Cours de psychologie

Résumé

Psychologie clinique : orienté sur un individu et donc pas généralisable. On se base sur une personne, on l’analyse. Le psychologue clinicien fera partie de sa recherche (transfert).

Psychologie expérimentale : un chercheur, lui pour comprendre doit s’exclure de la recherche. On en peut être chercheur et sujet de ce que l’on recherche. La psychologie expérimentale vise à établir un savoir qui est généralisable. On parle de psychologie scientifique car elle est une méthode qui se base sur une psychologie expérimentale. Différences entre humains = contenus. Construction et fonctionnement de supers structures psychiques (mentales et neuronales)

Etablir des relations de causes à effet. VI = Variable indépendante (du processus étudié) ou manipulé → la cause (le stimulus). VD = Variable dépendante (du processus étudié) ou mesurée → l’effet.

- Il y a aussi la variable indépendante comportement (on étudie des comportements) et variable électro physiologiques (des électrodes mesurent le potentiel du cerveau en fonction des variables).

- D’autres : Variable externe (autre que la VI et qui peut influencer la VD), Variables confondues (avec la VI et dont les effets sont indiscernables de ceux de la VI), Variable modératrice (une variable qui change l’effet d’une VI sur la VD), Variable médiatrice (variable dont une modalité est nécessaire à l’expression d’une VI), Variable invoquée (très présente dans la psychologie clinique et expérimentale, non manipulée par l’expérimentateur et qui détermine l’affectation des sujets en groupe).

2 genres de groupes : groupe expérimental (exposé à la VI), et groupe contrôle (avec VI neutre)

Problématique → hypothèses théoriques → opérationnalisation → formulation d’hypothèses opérationnelles → expériences → résultats → statisques, inférentielles et descriptives → interprétation.

 

Théorie scientifique.

 

Théorie scientifique : doit être compréhensive, explicative (simple et nécessaire), testable, valide empiriquement (tester dans le monde réel), stimuler de nouvelles hypothèses, aider à résoudre les problèmes du monde réel.
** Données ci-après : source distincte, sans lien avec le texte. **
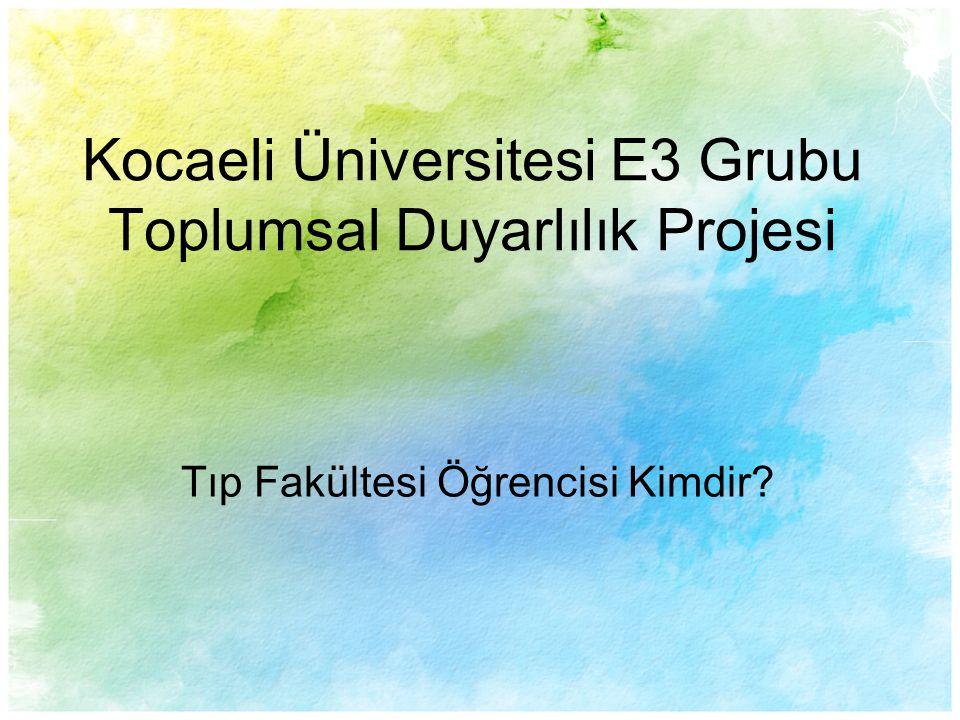 Kocaeli Üniversitesi E3 Grubu Toplumsal Duyarlılık Projesi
3 approches : méthode descriptive (observation et enregistrement du comportement → étude de cas et enquêtes → observations et introspections), méthode corrélationnelle (détection des relations se produisant naturellement → calcul de corrélation → statistiques), et méthode expérimentale (explique et vérifie les relations de cause à effet → manipulation de variables et enregistrement de leurs effets → expérimentations statistiques inférentielles.
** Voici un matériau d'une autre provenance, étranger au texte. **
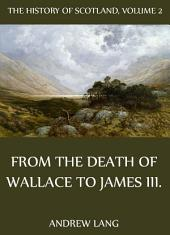The History Of Scotland - Volume 2: From The Death Of Wallace To James III.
Méthodes de l’observation : observation naturalistes (ethnologues), études de cas, archives, enquêtes, tests psychologiques.

L’établissement de liens causaux nécessite soit une corrélation entre fonctions cognitives et bases neurales, soit une approche expérimentale permettant d’identifier les liens causaux d’en connaître les bases neurales.

Méthodes d’expérimentation : en laboratoire, de terrain, attention au biais de l’observateur en simple aveugle.

 

Méthodologie expérimentale.

 

Rend une théorie scientifique.

Une hypothèse scientifique est testable et réfutable. Observation + théorie = hypothèses. 3 niveaux : descriptive théorique, opérationnelle, statistique.

Les échelles : de Likert (on choisit un nombre en fonction du degré d’accord), graphique (quantifier, de mauvais à excellent), de la différenciatrice sémantique (évaluation sur 3 échelles différentes), non-verbale (avec dessins), d’expression émotionnelle (comme Likert mais en 6 points), du monde juste (comme Likert mais de 5 à 0).

Dans le cas où il n’y a pas de différence entre VD et VI, les statistiques ne peuvent pas rejeter l’hypothèse nulle, et on ne peut pas valider notre hypothèse opérationnelle. L’effet d’une VI ne dépend pas de la modalité de l’autre VI. Dans le cas ou les deux VI ont un effet, l’effet d’une VI ne dépend pas de la modalité de l’autre VI.

Interaction de 1er ordre : L’effet d’une VI dépend de la modalité de l’autre VI / ne s’exprime que dans une des modalités de l’autre VI (effet conditionnel). L’effet d’une VI dépend de la modalité de l’autre VI (interaction avec inversion on appelle ca un effet simple = comparaison de 2 points. Le nombre de points/conditions est le nombre de modalités de la première VI multiplié par le nombre de modalités de la seconde VI. L’effet d’une VI dépend d’au moins deux modalités de l’autre VI.

Interaction du 2ème ordre : 3 VI : un effet du genre et un effet du niveau d’étude : interaction conditionnelle entre la variable du genre et celle du niveau d’étude, qui dépend de la variable temporelle : l’interaction entre 2 variables est conditionnée par l’interaction avec une 3ème variable.